A fauna política capitalista pode ser vista em todo o seu caráter reacionário na indizível instituição do Senado.

André Barbieri São Paulo | @AcierAndy

terça-feira 30 de agosto de 2016 | Edição do dia

Aécio Neves do PSDB, vinculado a desvios de verbas da obra de Furnas e maquiagem das contas do Banco Rural de Minas Gerais, falou em nome dos “desempregados”, provavelmente daqueles que demitiu em sua gestão. Paladino da ética, o tucano Cássio Cunha Lima já foi cassado por desvio de dinheiro público. Ronaldo Caiado (DEM) fala em democracia, mesmo sendo reincidente em manter trabalho escravo em suas fazendas em Goiás.

Com o impeachment sendo decidido na “insigne Casa” do Senado, a pergunta que fica é por que e em função de que esta instituição literalmente milenar ainda existe?

Na Roma antiga, a formação do Senado era composta por anciões que mantinham certo grau de parentesco e eram proprietários de escravos. Prestavam serviços para os mais nobres da região. Em troca, recebiam proteção do Estado Romano. Tinham, inclusive, poder de veto ou aprovação em relação às leis apresentadas pela monarquia. Era composto por quase 300 conselheiros de famílias bastante abastadas.

É uma instituição tão arcaica e desprovida de lógica que, tirando-se o nome de Roma, várias características permanecem iguais no Senado de qualquer país do mundo, principalmente em uma semicolônia como o Brasil. Criado em 1824, o Senado brasileiro foi inspirado na Câmara dos Lordes do Reino Unido da Grã-Bretanha e Irlanda do Norte, mas com a Proclamação da República do Brasil foi adotado um modelo semelhante ao do Senado dos Estados Unidos.

Legendas descritivas breves:

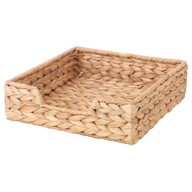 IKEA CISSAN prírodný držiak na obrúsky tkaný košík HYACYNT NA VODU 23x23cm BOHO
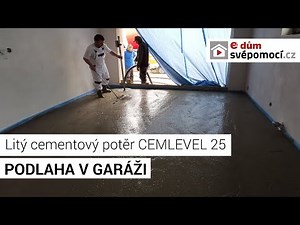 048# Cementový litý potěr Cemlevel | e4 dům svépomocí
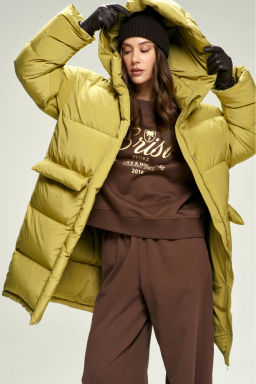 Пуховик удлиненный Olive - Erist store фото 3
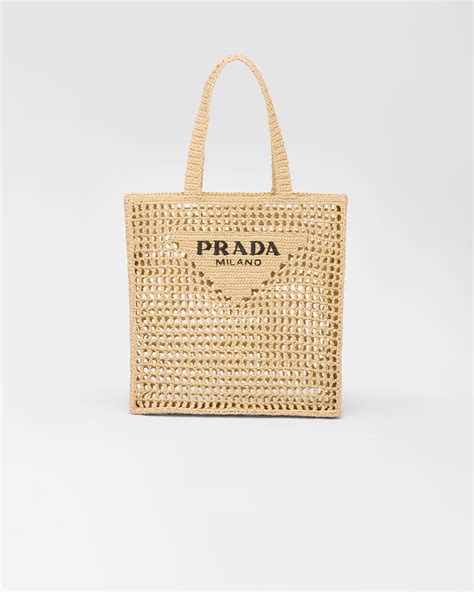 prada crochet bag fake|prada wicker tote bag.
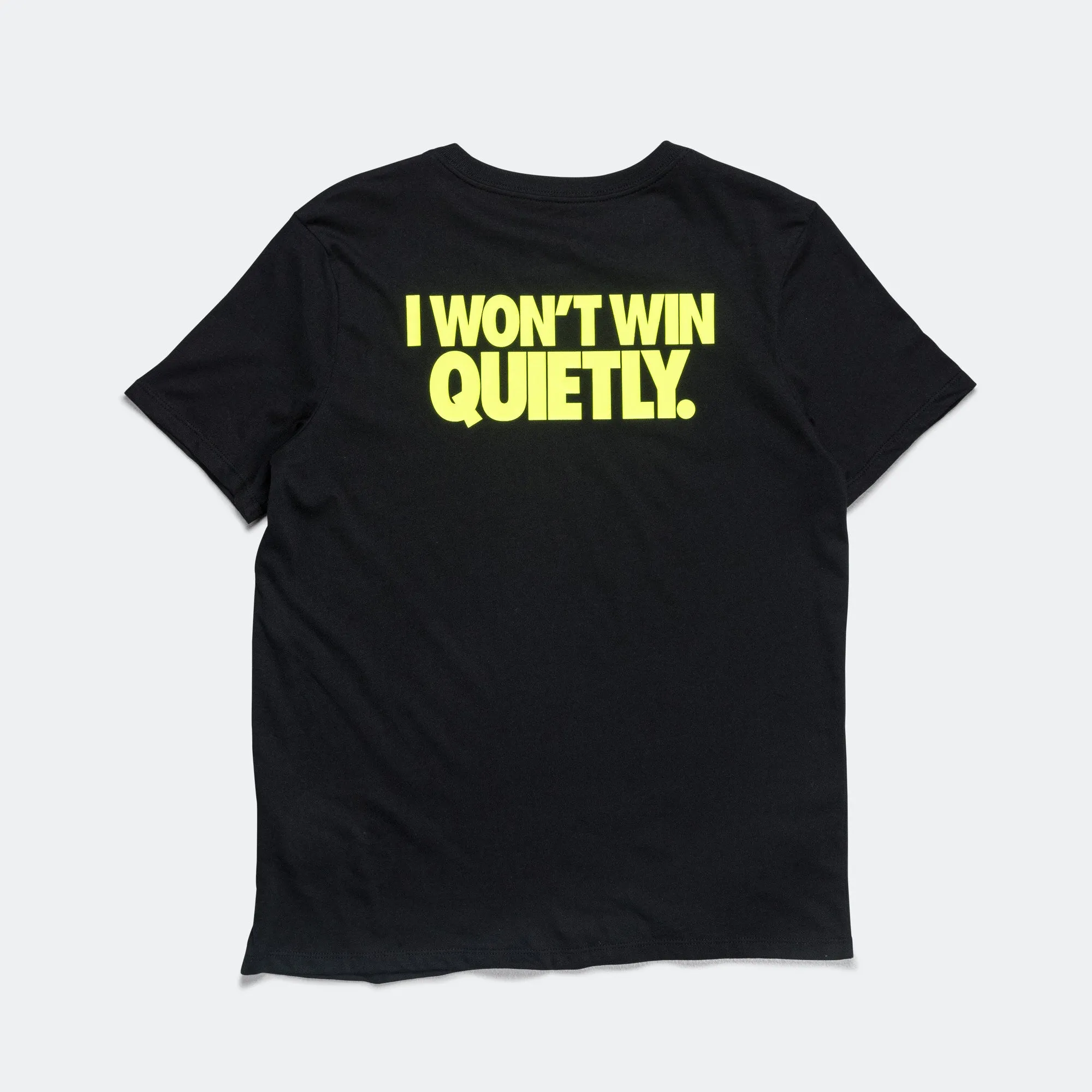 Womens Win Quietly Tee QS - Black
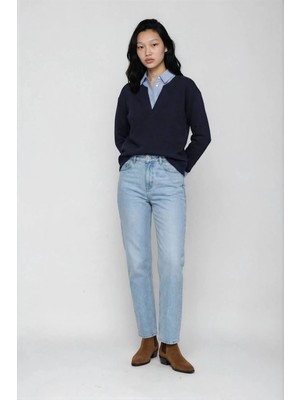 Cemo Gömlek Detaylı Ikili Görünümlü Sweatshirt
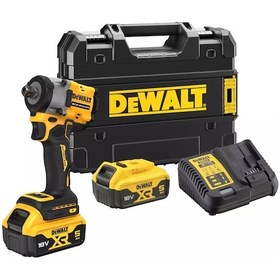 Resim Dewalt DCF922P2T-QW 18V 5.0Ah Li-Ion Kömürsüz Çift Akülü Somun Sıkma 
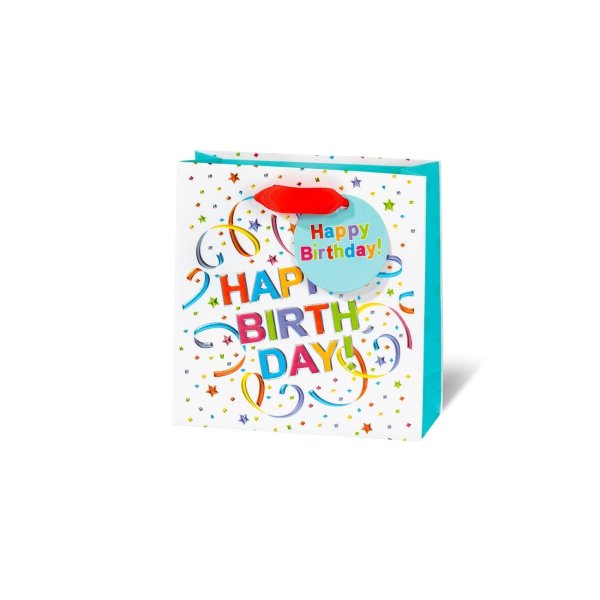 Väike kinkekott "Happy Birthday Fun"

---

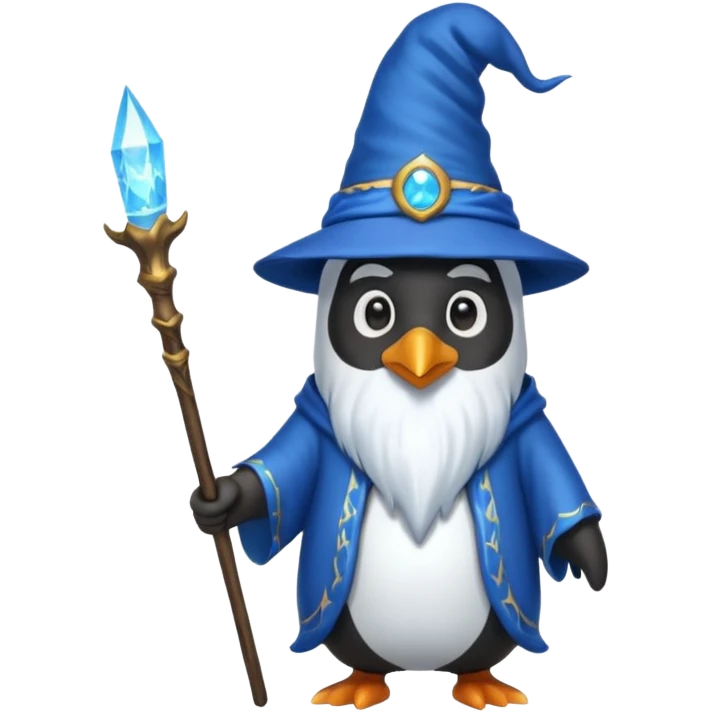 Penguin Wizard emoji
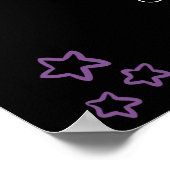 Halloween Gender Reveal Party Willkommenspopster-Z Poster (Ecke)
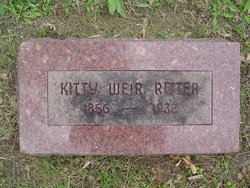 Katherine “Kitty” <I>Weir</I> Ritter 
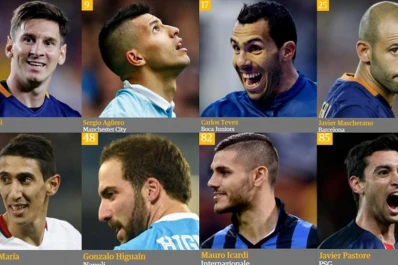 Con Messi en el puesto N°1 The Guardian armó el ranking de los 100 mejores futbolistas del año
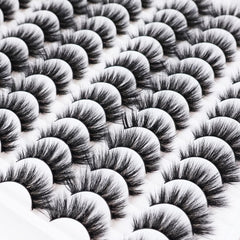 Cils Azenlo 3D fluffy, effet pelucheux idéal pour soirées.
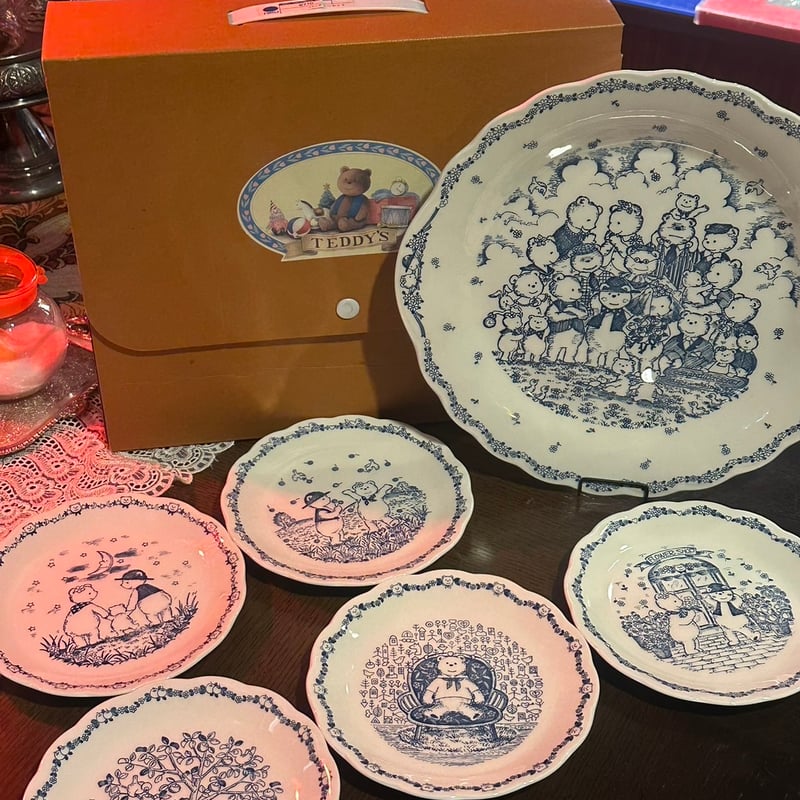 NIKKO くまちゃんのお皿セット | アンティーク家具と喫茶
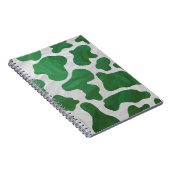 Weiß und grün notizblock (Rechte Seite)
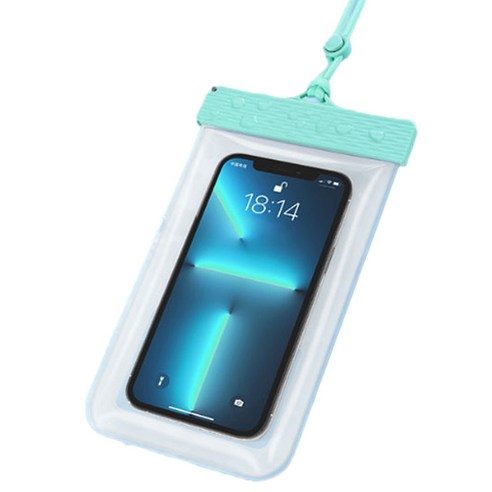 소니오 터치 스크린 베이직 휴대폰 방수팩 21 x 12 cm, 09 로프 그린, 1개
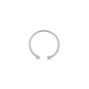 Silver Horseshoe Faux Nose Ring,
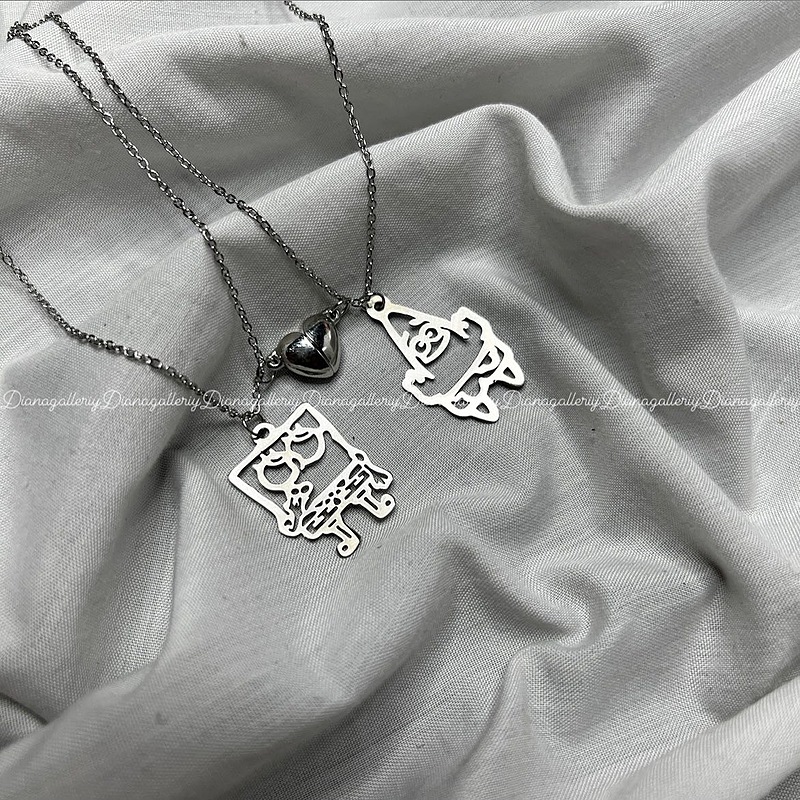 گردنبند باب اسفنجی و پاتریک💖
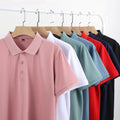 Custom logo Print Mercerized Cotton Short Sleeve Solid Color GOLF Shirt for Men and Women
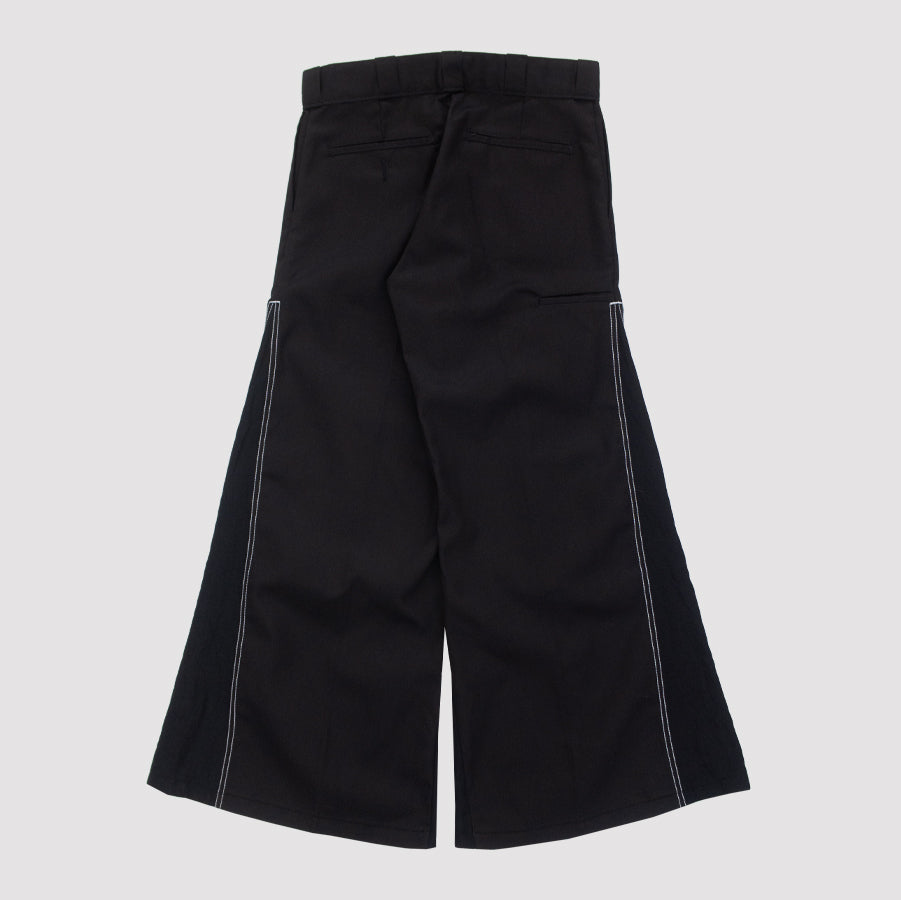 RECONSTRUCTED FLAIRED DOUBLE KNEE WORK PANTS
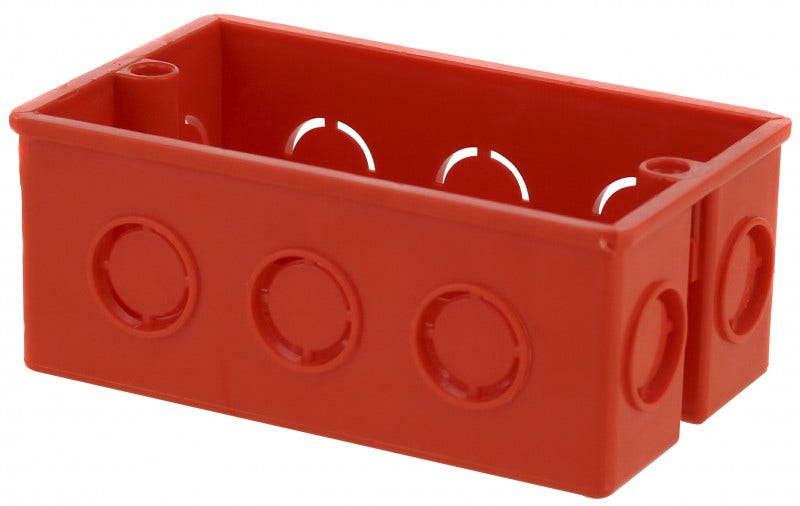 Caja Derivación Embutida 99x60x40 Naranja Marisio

• **SUA TAREFA**
Indique se cada afirmação abaixo concorda com o texto sobre o Senado. Responda sim ou não a cada uma e cite as palavras do texto que decidem.
1. O Senado brasileiro foi criado em 1824.
2. O Senado da Roma antiga era composto por mais de 500 conselheiros.
3. Os integrantes do Senado na Roma antiga recebiam proteção do Estado Romano.

• **RESPOSTA DO EXERCÍCIO**
1. Sim: "Criado em 1824, o Senado brasileiro foi inspirado na Câmara dos Lordes do Reino Unido da Grã-Bretanha e Irlanda do Norte"
2. Não: "Era composto por quase 300 conselheiros de famílias bastante abastadas."
3. Sim: "Em troca, recebiam proteção do Estado Romano."